Exponential Growth in Large Language Models: Training Finance Experts with Domain-Specific Models & Extended Context
As Chief Scientistic Gradient, I'll dive into how we trained large language models to become Finance experts and discuss two key solutions: a domain-specific Finance language model and an extended context length model that addresses hallucinations.
- 1. Leo is the Chief Scientific Officer at Gradient.
- 2. He will discuss training large language models to be Finance experts.
- 3. Foundational models have been growing at an exponential rate.
- 4. Different companies have their own flavor of a language model, each with its own features and use cases.
- 5. Context length in language models has increased significantly over the past year.

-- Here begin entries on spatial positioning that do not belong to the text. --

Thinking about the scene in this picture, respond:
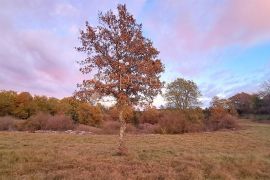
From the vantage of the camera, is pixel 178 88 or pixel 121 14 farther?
pixel 178 88

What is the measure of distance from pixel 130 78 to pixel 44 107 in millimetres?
67443

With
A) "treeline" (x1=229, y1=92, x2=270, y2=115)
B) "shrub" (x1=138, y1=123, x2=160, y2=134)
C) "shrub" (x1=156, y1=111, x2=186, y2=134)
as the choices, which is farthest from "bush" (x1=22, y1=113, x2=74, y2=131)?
"treeline" (x1=229, y1=92, x2=270, y2=115)

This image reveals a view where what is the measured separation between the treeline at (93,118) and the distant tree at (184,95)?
2.67 meters

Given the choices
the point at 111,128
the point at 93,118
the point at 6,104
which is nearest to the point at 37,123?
the point at 111,128

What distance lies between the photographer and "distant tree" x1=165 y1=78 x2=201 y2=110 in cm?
7750

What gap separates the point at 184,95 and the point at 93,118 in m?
21.5

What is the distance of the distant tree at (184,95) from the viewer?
77.5 metres

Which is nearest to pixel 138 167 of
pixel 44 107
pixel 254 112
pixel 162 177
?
pixel 162 177

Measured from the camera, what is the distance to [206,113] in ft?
Answer: 258

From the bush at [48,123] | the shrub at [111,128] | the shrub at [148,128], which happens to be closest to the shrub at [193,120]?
the shrub at [148,128]

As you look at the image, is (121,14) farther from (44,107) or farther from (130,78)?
(44,107)

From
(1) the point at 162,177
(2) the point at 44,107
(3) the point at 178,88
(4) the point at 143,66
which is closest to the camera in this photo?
(1) the point at 162,177

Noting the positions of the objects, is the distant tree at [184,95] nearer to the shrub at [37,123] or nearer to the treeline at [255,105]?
the shrub at [37,123]

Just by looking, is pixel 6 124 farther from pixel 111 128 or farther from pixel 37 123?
pixel 111 128
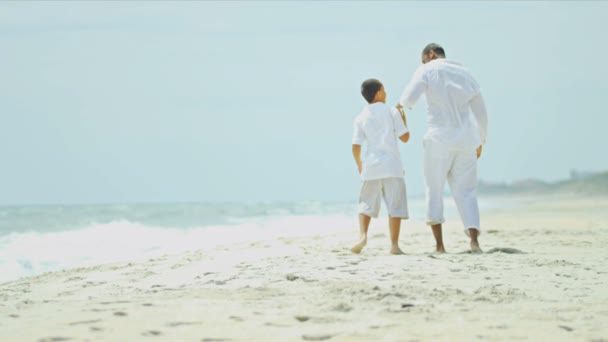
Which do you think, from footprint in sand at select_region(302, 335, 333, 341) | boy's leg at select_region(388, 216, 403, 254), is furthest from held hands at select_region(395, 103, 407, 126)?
footprint in sand at select_region(302, 335, 333, 341)

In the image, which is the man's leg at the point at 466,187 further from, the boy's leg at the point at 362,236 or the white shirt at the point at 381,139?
the boy's leg at the point at 362,236

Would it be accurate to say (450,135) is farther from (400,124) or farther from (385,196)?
(385,196)

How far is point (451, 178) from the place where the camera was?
328 inches

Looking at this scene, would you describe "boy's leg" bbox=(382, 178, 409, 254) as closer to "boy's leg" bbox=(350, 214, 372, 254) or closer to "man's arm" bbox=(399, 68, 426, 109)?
"boy's leg" bbox=(350, 214, 372, 254)

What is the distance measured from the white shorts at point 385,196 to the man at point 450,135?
0.25 metres

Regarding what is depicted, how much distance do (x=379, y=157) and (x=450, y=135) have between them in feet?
2.25

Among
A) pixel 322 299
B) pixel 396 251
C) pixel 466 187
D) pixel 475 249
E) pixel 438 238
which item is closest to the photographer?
pixel 322 299

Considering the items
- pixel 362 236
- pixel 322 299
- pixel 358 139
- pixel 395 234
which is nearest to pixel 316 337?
pixel 322 299

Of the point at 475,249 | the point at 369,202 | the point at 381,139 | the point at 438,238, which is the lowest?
the point at 475,249

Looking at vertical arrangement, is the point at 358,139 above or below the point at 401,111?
below

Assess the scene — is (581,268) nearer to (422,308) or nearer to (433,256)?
(433,256)

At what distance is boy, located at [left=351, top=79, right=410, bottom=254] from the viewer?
27.1 ft

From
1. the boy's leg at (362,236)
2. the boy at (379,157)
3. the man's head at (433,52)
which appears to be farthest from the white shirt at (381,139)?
the man's head at (433,52)

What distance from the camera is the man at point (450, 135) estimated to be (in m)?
8.18
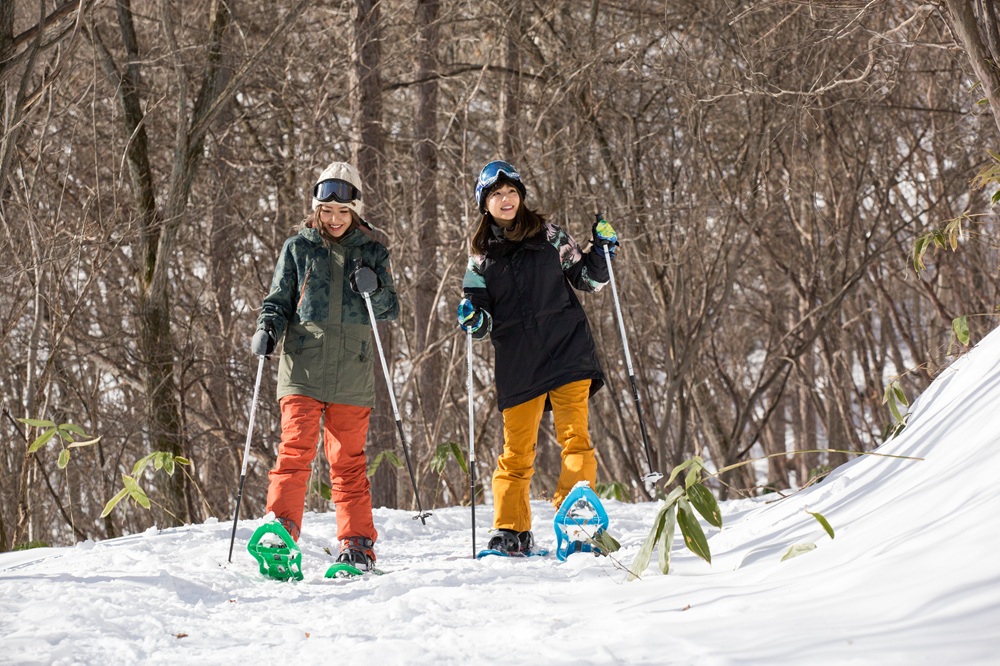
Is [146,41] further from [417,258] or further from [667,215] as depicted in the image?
[667,215]

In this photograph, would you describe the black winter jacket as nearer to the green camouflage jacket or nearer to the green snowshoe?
the green camouflage jacket

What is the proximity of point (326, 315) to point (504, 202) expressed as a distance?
99 cm

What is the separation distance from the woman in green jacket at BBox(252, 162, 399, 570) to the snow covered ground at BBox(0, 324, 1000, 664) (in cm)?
35

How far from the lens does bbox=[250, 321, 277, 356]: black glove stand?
12.1ft

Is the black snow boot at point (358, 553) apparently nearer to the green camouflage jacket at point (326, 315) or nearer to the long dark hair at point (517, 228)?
the green camouflage jacket at point (326, 315)

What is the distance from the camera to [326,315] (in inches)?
154

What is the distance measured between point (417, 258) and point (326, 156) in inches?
47.2

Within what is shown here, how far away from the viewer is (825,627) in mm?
1851

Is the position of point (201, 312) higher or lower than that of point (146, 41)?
lower

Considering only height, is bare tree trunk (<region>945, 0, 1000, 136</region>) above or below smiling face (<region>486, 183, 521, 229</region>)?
above

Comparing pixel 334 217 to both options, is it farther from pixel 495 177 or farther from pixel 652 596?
pixel 652 596

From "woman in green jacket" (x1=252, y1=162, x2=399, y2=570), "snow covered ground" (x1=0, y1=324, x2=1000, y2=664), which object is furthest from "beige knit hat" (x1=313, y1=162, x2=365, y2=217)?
"snow covered ground" (x1=0, y1=324, x2=1000, y2=664)

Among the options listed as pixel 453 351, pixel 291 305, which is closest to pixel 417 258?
pixel 453 351

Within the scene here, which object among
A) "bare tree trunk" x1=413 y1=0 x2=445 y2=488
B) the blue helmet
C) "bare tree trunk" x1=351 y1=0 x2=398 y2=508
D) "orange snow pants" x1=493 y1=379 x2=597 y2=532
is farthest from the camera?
"bare tree trunk" x1=413 y1=0 x2=445 y2=488
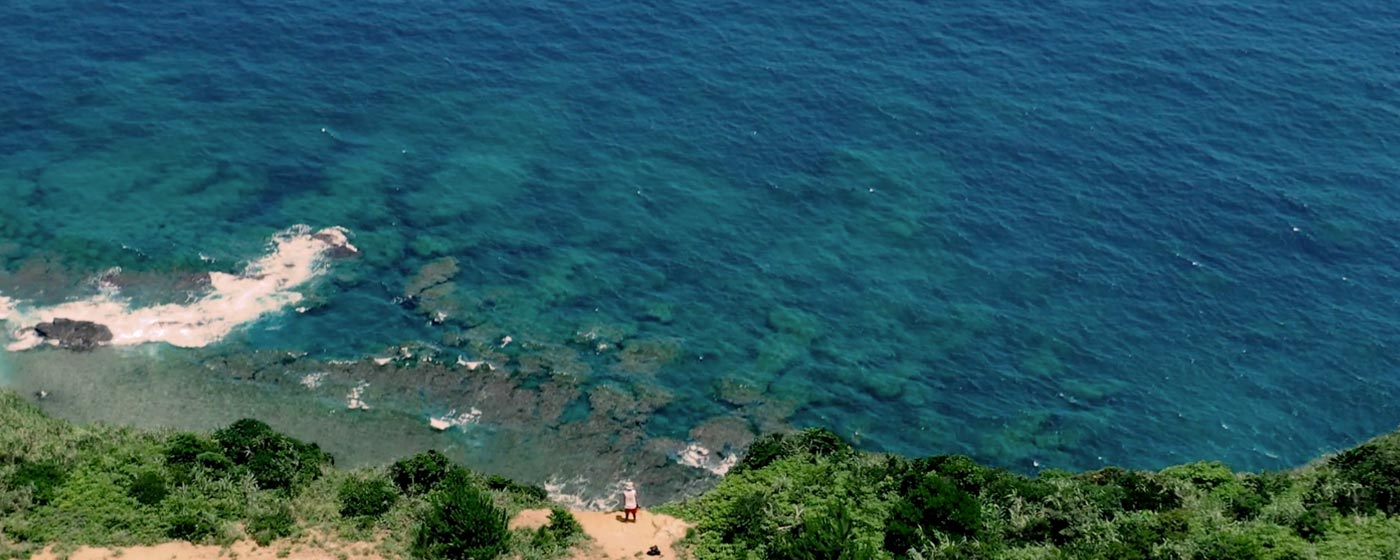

- 6. Largest context length models were around 100k a year ago but have grown to about 40 times that now.
- 7. Large language models are not one-size-fits-all, especially for complicated use cases.
- 8. Generalist or base language models won't get you very far in more complex scenarios.
- 9. Gradient has built an AI Foundry, a collection of custom language models and workflow primitives.
- 10. These pieces are combined to create solutions tailored for their customers.
- 11. Today, Leo will focus on solutions for the finance domain - building Financial experts.
- 12. Two components have been particularly useful in building these solutions: a domain-specific Finance language model and context length extension.
- 13. Six requirements were identified for finance applications of language models that generalist models often lack or fall short on.
- 14. Domain knowledge is crucial because general purpose language models are trained on a broad set of data, but may not perform well with specific technical financial information.
- 15. Thousands of relevant documents related to the topic are needed in the model's pre-training for decent accuracy.
- 16. To train a finance-specific language model, an automated data pipeline is required due to the vast amount of financial data available.
- 17. Automated data curation involves borrowing ideas from membership inference literature to ensure the model hasn't already seen the data in its training data.
- 18. After filtering out seen data, human review and synthetic data augmentation are used to create a manageable dataset for training.
- 19. Continuous pre-training and running alignments (supervised fine-tuning and preference optimization) on the model are part of the training pipeline.
- 20. Pre-training is like reading textbooks, while alignment is instructing the model on best practices and using information.
- 21. Extended context length helps address hallucinations in language models.
- 22. Hallucinations occur when a model generates irrelevant or inconsistent content with input data.
- 23. Causes of hallucinations include outdated training data, automated data collection issues, and source reference divergence.
- 24. In-context learning is the most direct and sample-efficient way to reduce hallucinations by introducing small amounts of information into the prompt during inference time.